Saturday, June 25, 2016

Early summer eating at the urban farm

After cultivating, planting, and then spending a few busy weeks weeding, now is the fun time of summer before the tomato plants become large and unruly and the flurry of canning has started. This is the sweet time when you can really begin eating something besides salad.

Due to my locavore tendencies, I've also been thinking more about reducing food miles where I can and eating what is in season and available in my region. Many of the veggies and fruits we now eat are grown in our own plot of land, and if not here, then purchased from local growers. And food miles aside, this food is ripe and tastes better than much of the produce trucked in from some other time zone.

Things we've been enjoying this week: green onions, broccoli, broccolini, basil, cilantro, parsley, and Swiss chard from the urban farm, and homemade bread made from local wheat and homemade sourdough culture (a real treat toasted and smeared with last week's strawberry jam).
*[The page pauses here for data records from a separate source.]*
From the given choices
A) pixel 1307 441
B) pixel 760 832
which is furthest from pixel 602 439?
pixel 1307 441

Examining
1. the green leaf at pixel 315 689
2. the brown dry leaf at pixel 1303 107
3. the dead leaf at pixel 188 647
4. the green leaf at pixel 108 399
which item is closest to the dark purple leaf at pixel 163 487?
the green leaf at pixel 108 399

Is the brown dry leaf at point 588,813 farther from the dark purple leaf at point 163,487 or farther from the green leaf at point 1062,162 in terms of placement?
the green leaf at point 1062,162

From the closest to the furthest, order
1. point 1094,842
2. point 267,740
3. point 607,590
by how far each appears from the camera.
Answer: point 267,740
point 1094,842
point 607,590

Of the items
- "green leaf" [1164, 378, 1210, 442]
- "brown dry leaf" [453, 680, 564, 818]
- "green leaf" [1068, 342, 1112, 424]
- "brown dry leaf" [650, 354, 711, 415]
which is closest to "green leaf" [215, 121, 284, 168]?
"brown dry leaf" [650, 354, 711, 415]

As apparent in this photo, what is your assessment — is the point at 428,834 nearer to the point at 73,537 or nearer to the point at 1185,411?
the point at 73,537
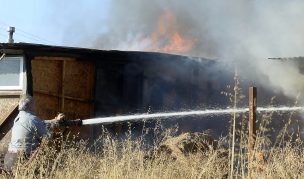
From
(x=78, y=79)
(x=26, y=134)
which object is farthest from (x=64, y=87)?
(x=26, y=134)

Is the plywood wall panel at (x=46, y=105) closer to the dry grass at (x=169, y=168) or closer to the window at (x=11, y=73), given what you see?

I also made my raspberry millet muffins (recipe from February 24) and subbed in local sour cherries. (I may now need to plant a cherry tree!)

Some other foods in photos...

Local bread cheese (Juustoleipa), warmed up on a hot griddle.

This is my second week of enjoying local strawberries. These were frozen on a cookie sheet and then stored in baggies for wintertime smoothies and shortcakes.

On a bike ride with my daughter today we found a patch of wild blackberries. They are tiny but perfect (maybe even more perfect because they were a gift from nature with no work involved).

Our cultivated raspberries are starting to ripen. There were only enough red ones today to pick and eat immediately, still warm from the sunshine, but I'm hoping to be freezing and making jam out of an abundant berry harvest soon.

Until our chickens start laying eggs, we're very lucky that a neighbor is selling eggs for a local farmer this summer.

Our first harvested kohlrabi (German for "cabbage turnip"). Very easy to grow and tastes a little like broccoli.

The community garden plots are producing some very nice beets, which I like roasted or pickled.